Oakley’s description had been reasonably accurate. There had been a fight and a very unpleasant affair it must have been too during the period it had lasted-obviously, the very brief period it had lasted. There were only half-a-dozen people in the saloon altogether-one or two were still suffering sufficiently from the rigours or” the Barents Sea to prefer the solitude of their cabins to the forbidding beauties of Bear Island, while the Three Apostles, as ever, were down in the recreation room, still cacophonously searching for the bottom rung on the ladder to musical immortality. Three of the six were standing, one sitting, one kneeling and the last stretched out on the deck of the saloon. The three on their feet were Lonnie and Eddie and Hendriks, all with the air of concerned but hesitant helplessness that afflicts uncommitted bystanders on such occasions. Michael. Stryker was sitting in a chair at the captain’s table, using a very blood-stained handkerchief to dab a deep cut on the right cheekbone: it was noticeable that the knuckles of the hand that held the handkerchief were quite badly skinned. The kneeling figure was Mary Darling. All I could see was her back, the long blond tresses falling to the deck and her big horn-rimmed spectacles lying about two feet away. She was crying, but crying silently, the thin shoulders shaking convulsively in incipient hysteria. I knelt and raised her, still kneeling, to an upright position. She stared at me, ashen-faced, no tears in her eyes, not recognising me: without her glasses she was as good as blind.

“It’s all right, Mary,” I said. “Only me. Dr. Marlowe.” I looked at the figure on the floor and recognised him, not without some difficulty, as young Allen. “Come on, now, be a good girl. Let me have a look at him.”

“He’s terribly hurt, Dr. Marlowe, terribly hurt!” She had difficulty in getting her words out during long and almost soundless gasps. “Oh, look at him, look at him, it’s awful!” Then she started crying in earnest, not quietly this time. Her whole body shook. I looked up.

“Mr. Hendriks, will you please go to the galley and ask Mr. Haggerty for some brandy? Tell him I want it. If he’s not there, take it anyway.” Hendriks nodded and hurried away. I said to Captain Imrie: “Sorry, I should have asked permission.”

“That’s all right, Doctor.” We were back on professional terms again, however briefly: perhaps it was because his reply was largely automatic for the bulk of his interest, and all that clearly hostile, was for the moment centered on Michael Stryker. I turned back to Mary.

“Go and sit on the settee, there. And take some of that brandy. You hear?”

“No! No! I-”

“Doctor’s orders.” I looked at Eddie and Lonnie and without a word from me they took her across to the nearest settee. I didn’t wait to see whether she followed doctor’s orders or not: a now stirring Allen had more pressing claims on my attention. Stryker had done a hatchet job on him: he had a cut forehead, a bruised cheek, an eye that was going to be closed by night, blood coming from both nostrils, a split lip, one tooth missing and another so loose that it was going to be missing very soon also. I said to Stryker: “You do this to him?”

“Obvious, isn’t it?”

“You have to savage him like this? Christ, man, he’s only a kid. Why don’t you pick on someone your own size next time?”

“Like you, for instance?”

“Oh, my God!” I said wearily. Beneath Stryker’s tissue-thin veneer of civilisation lay something very crude indeed. I ignored him, asked Lonnie to get water from the galley and cleaned up Allen as best I could. As was invariable in such cases the removal of surface blood improved his appearance about eighty percent. A plaster on his forehead, two cottonwool plugs for his nose and two stitches in a frozen lip and I’d done all I could for him. I straightened as an indignant Captain Imrie started questioning Stryker.
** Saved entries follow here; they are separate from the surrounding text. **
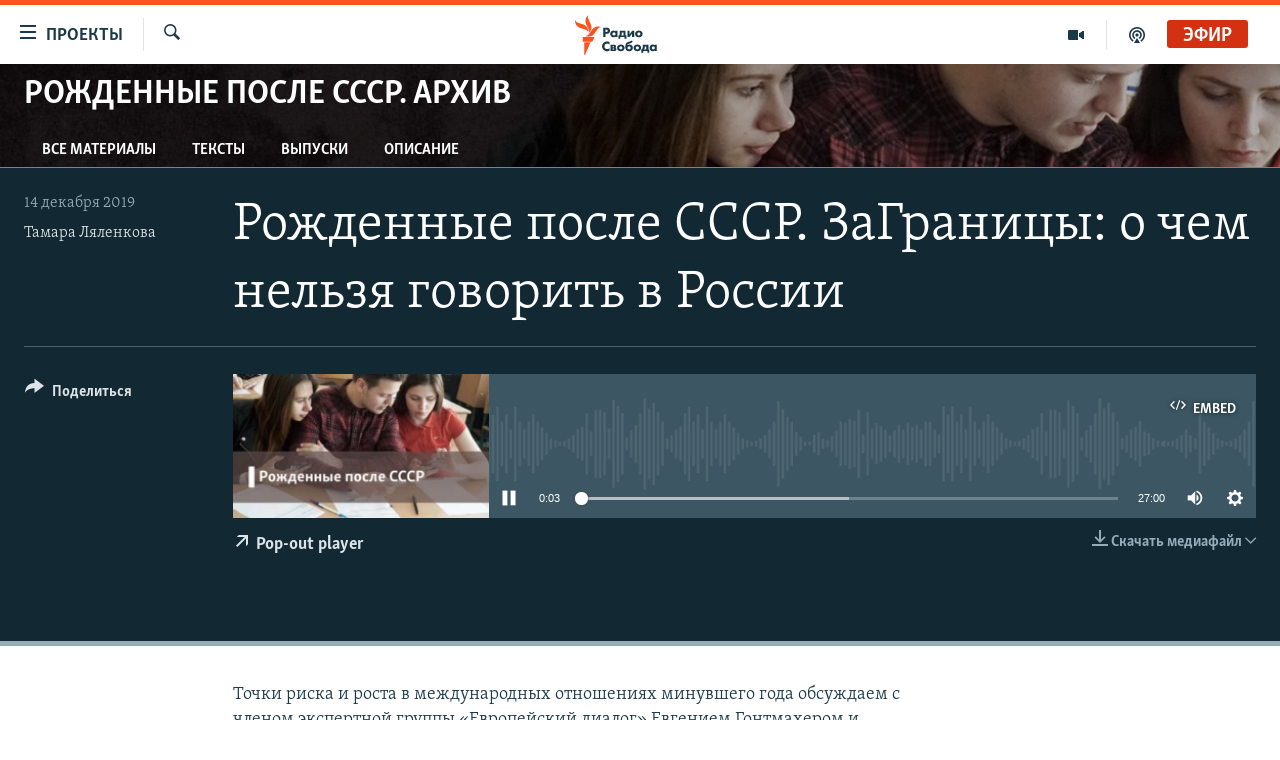

--- FILE ---
content_type: text/css; charset=utf-8
request_url: https://www.svoboda.org/api/customization/zonecustomcss?zoneId=20436&cv=2
body_size: -53
content:
.prog-hdr {
  background: url("https://gdb.rferl.org/EBA583EE-ED47-43C0-8A1C-5187288F1ED6.jpg") #000 no-repeat center top;
  background-size: cover;
}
“What happened, Mr. Stryker?”

“A quarrel.”

“A quarrel, was it now?” Captain Imrie was being heavily ironic. “And what started the quarrel?”

“An insult. From him.”

“From that-from that child?” The captain’s feelings clearly matched my own. “What kind of insult to do that to a boy?”

“A private insult.” Stryker dabbed the cut on his cheek and, Hippocrates in temporary abeyance, I felt sorry that it wasn’t deeper, even although it looked quite unpleasant enough as it was. “He just got what anyone gets who insults me, that’s all.”